Austrians


From 1980-2010 about 10,000-15,000 people in the Milwaukee metropolitan area reported Austrian ancestry in the census. This number was quite similar to those who reported an Austrian birthplace in 1940, but quite a bit smaller than the 24,000 who reported their mother’s birthplace as Austria in 1910.[1] The variability in these numbers reflects the assimilation process common to almost all European immigrants. But in the case of Austrians, it also reflects the dramatic political changes resulting from the collapse of the multiethnic Austro-Hungarian Habsburg Empire after World War I and the establishment of the much smaller nation state of Austria. The current common understanding is that Austrians are Central European people who are similar ethnically to Germans, most specifically Bavarians in the southern parts of the German lands, and speak a German dialect.[2]

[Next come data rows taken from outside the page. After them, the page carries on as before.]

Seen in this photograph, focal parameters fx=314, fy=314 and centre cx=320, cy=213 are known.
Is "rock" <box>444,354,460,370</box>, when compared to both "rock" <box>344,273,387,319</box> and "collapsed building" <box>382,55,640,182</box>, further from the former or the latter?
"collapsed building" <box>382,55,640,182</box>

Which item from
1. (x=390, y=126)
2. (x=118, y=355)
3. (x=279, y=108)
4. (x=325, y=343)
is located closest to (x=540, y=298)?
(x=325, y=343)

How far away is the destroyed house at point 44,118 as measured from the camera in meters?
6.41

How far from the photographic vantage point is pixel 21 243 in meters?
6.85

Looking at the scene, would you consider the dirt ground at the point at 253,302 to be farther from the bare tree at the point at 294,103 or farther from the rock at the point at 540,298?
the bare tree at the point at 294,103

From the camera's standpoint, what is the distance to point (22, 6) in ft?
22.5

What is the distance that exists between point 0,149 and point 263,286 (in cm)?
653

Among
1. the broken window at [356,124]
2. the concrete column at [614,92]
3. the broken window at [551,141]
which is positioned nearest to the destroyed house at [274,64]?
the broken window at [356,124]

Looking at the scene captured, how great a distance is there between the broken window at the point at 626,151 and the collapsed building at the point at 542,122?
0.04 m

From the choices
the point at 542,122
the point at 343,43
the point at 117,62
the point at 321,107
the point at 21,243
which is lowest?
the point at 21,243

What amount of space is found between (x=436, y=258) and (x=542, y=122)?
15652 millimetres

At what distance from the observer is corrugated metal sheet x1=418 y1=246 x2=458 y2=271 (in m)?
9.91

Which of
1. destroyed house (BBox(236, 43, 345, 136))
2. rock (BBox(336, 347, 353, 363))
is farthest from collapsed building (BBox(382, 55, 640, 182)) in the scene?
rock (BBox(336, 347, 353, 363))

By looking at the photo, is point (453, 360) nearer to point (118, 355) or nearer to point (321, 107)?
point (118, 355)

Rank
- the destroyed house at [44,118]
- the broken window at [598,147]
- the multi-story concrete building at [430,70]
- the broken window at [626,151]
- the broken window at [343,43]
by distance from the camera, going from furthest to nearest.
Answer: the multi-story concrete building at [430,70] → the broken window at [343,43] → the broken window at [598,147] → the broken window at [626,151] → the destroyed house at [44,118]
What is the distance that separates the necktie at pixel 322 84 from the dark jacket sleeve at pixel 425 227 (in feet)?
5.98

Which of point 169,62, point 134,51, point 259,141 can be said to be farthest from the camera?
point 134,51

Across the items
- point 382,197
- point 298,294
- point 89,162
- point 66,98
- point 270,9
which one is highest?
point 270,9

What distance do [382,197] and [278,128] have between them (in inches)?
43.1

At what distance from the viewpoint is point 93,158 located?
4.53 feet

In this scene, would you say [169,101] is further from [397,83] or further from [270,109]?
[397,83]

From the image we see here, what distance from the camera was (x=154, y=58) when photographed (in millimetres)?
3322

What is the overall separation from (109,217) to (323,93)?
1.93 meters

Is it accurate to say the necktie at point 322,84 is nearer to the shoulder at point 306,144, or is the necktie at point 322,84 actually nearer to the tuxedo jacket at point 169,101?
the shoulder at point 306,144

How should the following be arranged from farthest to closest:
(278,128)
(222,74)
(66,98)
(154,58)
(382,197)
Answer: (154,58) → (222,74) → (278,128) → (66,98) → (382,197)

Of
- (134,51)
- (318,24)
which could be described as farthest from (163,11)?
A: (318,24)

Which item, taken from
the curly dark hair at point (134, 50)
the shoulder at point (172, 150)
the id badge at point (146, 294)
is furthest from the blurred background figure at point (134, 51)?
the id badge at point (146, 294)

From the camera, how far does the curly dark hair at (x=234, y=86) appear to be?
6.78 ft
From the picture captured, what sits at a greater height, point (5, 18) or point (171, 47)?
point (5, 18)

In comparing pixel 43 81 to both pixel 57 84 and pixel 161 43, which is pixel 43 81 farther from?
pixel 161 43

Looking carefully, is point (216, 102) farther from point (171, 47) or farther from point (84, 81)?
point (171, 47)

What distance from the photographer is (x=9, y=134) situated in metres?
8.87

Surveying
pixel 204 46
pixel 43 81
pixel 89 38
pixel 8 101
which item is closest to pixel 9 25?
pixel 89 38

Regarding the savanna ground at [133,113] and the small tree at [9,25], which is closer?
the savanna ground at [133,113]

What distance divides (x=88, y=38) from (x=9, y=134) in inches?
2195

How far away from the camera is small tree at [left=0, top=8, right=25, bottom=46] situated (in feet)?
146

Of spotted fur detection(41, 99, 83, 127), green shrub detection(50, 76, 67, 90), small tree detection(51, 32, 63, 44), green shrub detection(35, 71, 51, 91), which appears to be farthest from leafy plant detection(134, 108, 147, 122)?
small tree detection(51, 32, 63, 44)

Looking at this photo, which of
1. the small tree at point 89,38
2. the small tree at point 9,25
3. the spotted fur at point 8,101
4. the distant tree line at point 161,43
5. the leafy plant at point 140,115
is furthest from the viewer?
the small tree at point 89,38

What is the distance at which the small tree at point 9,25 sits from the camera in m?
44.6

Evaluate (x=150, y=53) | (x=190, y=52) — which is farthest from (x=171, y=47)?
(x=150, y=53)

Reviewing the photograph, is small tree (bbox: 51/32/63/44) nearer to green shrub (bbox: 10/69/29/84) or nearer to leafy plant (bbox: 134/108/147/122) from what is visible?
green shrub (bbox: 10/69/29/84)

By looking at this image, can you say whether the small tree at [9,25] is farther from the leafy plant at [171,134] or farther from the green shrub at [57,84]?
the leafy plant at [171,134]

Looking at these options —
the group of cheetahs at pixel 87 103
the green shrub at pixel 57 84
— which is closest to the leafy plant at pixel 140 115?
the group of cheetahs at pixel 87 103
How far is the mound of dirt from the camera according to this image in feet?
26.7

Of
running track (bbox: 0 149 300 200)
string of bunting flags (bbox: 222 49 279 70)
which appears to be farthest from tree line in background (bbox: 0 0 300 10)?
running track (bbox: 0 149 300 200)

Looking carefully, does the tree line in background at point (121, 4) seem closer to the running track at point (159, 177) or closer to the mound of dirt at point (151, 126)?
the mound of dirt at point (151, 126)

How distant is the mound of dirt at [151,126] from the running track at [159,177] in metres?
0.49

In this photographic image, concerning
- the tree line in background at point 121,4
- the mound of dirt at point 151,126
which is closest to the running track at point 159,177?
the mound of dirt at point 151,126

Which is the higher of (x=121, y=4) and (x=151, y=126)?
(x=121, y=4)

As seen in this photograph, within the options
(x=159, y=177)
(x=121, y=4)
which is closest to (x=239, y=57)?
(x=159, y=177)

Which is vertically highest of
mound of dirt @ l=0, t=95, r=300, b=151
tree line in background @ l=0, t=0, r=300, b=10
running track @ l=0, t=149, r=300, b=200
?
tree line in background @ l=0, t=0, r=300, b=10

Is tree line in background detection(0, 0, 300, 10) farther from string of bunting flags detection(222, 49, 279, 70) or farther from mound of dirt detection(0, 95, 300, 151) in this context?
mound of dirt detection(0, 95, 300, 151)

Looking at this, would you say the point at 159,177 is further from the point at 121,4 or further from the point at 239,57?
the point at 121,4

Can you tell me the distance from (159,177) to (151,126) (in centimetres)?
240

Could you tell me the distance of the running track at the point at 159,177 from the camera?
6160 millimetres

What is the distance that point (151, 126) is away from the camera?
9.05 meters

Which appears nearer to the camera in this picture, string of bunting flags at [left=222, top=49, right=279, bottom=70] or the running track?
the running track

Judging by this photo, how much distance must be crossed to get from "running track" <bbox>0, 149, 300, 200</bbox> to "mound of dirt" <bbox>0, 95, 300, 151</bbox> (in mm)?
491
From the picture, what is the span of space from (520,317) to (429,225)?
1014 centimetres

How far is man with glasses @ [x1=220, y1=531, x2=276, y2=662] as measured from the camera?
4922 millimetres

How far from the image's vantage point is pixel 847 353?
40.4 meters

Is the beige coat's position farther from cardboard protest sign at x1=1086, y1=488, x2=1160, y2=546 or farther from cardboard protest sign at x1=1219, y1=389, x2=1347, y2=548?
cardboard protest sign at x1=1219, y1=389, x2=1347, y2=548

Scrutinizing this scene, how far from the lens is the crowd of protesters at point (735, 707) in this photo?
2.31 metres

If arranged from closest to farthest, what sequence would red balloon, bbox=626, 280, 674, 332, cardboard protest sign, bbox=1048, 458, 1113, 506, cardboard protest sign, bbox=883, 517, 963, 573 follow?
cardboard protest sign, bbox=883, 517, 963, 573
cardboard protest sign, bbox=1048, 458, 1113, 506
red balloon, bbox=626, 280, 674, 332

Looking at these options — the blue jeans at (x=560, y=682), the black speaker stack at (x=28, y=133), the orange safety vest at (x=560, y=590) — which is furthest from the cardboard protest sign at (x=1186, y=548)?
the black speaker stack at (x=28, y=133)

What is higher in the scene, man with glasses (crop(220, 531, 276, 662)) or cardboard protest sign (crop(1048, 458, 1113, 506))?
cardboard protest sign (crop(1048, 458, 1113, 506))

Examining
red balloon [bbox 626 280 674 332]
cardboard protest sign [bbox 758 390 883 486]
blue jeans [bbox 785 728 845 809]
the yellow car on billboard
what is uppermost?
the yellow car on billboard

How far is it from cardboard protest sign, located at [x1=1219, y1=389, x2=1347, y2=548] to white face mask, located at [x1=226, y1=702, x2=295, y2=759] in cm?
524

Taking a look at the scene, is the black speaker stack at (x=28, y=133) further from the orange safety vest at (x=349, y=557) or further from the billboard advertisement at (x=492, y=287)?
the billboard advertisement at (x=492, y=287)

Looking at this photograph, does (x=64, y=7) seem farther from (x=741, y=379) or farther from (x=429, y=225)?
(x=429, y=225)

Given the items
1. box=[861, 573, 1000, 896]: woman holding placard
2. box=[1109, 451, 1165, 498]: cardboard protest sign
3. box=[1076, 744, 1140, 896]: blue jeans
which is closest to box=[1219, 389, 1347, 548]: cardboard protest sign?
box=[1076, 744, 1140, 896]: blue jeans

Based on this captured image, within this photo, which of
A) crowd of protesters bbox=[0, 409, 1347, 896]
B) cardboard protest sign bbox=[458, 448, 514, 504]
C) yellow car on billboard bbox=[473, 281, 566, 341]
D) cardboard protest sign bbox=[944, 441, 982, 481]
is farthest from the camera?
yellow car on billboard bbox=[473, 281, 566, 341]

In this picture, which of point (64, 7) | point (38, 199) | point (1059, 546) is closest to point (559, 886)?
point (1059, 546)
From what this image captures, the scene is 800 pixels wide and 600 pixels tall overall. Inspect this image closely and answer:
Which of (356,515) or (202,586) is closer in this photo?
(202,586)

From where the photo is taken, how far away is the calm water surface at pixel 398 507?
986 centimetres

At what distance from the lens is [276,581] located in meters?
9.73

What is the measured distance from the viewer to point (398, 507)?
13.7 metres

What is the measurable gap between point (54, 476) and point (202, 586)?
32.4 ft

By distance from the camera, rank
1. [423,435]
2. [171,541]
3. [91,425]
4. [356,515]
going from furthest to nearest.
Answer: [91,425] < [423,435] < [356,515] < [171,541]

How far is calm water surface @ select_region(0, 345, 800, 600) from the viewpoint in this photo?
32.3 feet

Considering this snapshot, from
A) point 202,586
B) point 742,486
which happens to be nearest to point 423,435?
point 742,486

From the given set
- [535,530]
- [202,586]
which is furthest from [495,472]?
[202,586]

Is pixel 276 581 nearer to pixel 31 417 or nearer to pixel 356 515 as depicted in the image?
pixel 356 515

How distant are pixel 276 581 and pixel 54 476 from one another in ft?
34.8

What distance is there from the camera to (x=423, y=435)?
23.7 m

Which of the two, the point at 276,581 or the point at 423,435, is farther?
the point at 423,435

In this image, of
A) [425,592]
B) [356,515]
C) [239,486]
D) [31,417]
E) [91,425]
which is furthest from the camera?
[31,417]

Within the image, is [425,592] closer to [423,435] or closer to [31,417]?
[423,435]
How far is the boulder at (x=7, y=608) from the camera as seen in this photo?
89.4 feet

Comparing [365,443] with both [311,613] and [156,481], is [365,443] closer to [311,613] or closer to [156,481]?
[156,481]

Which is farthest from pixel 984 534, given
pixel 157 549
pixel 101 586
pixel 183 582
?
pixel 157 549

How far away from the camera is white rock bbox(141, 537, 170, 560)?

The Austrian migrant stream to Milwaukee dates from the the Austro-Hungarian Empire period. Thus the early estimates of Milwaukee’s Austrian population likely include people who may later have called themselves Hungarians, Serbs, Croats, and so on. That said, John Gurda notes in The Making of Milwaukee that Milwaukee’s Austrians blended in well with the area’s large German population.[3]

A number of prominent Milwaukeeans self-identified as Austrians. A number of priests in the early years of the Milwaukee Catholic Archdiocese were Austrian. The archdiocese’s first bishop, John Henni, was a German-speaking Swiss who was well-known in Central Europe and other German-speaking areas, which made it easy for Henni to recruit Austrians. Caspar Rehrl, arriving in 1845, was the first Austrian Catholic priest, and in 1847 Dr. Joseph Salzmann, another priest, arrived in the city. Salzmann played an important political role in the middle of the nineteenth century, founding the Seebote. Salzmann intended the Seebote to counter the content and ideas contained within the Czech-founded Flug-Blätter, which was oriented around the notions of free thought and Czech nationalism in opposition to the Austrian Habsburgs. Salzmann thus played a role in bringing some of the conflicts from Central Europe to the Milwaukee area, countering the Czech nationalists in America with a more conservative Austrian voice.[4]

In the late nineteenth and early twentieth centuries, Victor Berger, an immigrant from the Austro-Hungarian Empire, played important roles in Milwaukee’s famous socialist politics during a period of time when the city’s industrial base rapidly expanded. Berger was born in 1860 in the Nieder-Rehbach region of the Austrian region to a family that was decidedly royalist. When Berger was age seven, his family moved to Leutschau in north-central Hungary. In 1878, in an effort to avoid conscription in Franz Joseph’s army, Berger emigrated to the United States. Arriving in Milwaukee in 1881, Berger became a teacher in the city’s public school system and became a prominent socialist leader and member of Congress from Milwaukee.[5]

Recently, there have been efforts among Milwaukeeans to maintain the idea of an Austrian cultural identity. Milwaukee has a chapter of the Austrian-American Society, a loose organization of local clubs that promotes the cultural traditions of Austria and fosters friendliness and dialogue between the people of Austria and the United States.[6] The Austrian Express, founded in Milwaukee in 1980, performs Austrian and German folk music and cultural celebrations in the Milwaukee area.[7]

Footnotes [+]

  1. ^ See Steven Ruggles, Katie Genadek, Ronald Goeken, Josiah Grover, and Matthew Sobek. Integrated Public Use Microdata Series: Version 6.0 [Machine-readable database]. Minneapolis: University of Minnesota, 2015, tabulation of ancestry and mother’s birthplace for metropolitan Milwaukee.
  2. ^ Lisbeth Lindebord, “Regional Deep Structures in the German Cultural Space,” in Regions of Central Europe: The Legacy of History, edited by Sven Tägil (West Lafayette, IN: Purdue University Press, 1999), 61; Frederik Lindström, “Region, Cultural Identity and Politics in the Late Habsburg Monarchy,” in Regions of Central Europe, 122-124; E. Wilder Spaulding, The Quiet Invaders: The Story of the Austrian Impact upon America (New York, NY: Frederick Ungar Publishing Company, 1968), 4-5.
  3. ^ John Gurda, The Making of Milwaukee, 3rd edition (Milwaukee, WI: Milwaukee County Historical Society, 2006), 67.
  4. ^ Benjamin J. Blied, Austrian Aid to American Catholics, 1830-1860 in (Milwaukee: n.p. 1944), 135-141.
  5. ^ Sally M. Miller, Victor Berger and the Promise of Constructive Socialism, 1910-1920 (Westport, CT: Greenwood Press, Inc., 1973), 17, 25-26, 198-199, 207, 213; Kimberly Swanson, ed., A Milwaukee Woman’s Life on the Left: The Autobiography of Meta Berger (Madison, WI: State Historical Society of Wisconsin, 2001), 3, 2n6, 3n7.